INPUT MATERIAL:
= = =

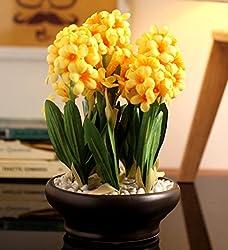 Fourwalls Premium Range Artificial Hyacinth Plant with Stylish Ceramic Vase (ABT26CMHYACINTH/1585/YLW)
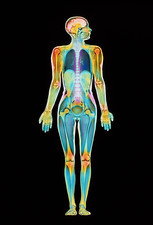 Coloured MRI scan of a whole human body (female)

= = =

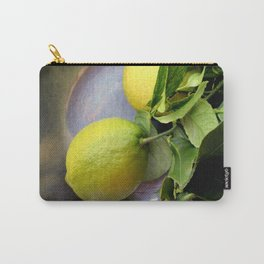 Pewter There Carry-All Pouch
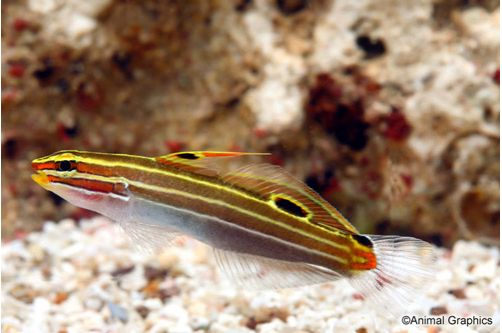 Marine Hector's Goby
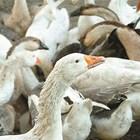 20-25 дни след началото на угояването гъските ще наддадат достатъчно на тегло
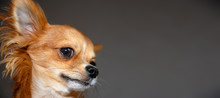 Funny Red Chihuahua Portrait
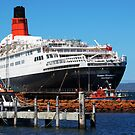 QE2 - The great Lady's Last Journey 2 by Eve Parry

= = =

TASK REQUIREMENTS: The lines above from the line with "20-25 дни след" through the line with "QE2 - The great" are to be given again word for word, with no pictures among them.

EXERCISE SOLUTION:
 20-25 дни след началото на угояването гъските ще наддадат достатъчно на тегло
 Funny Red Chihuahua Portrait
 QE2 - The great Lady's Last Journey 2 by Eve Parry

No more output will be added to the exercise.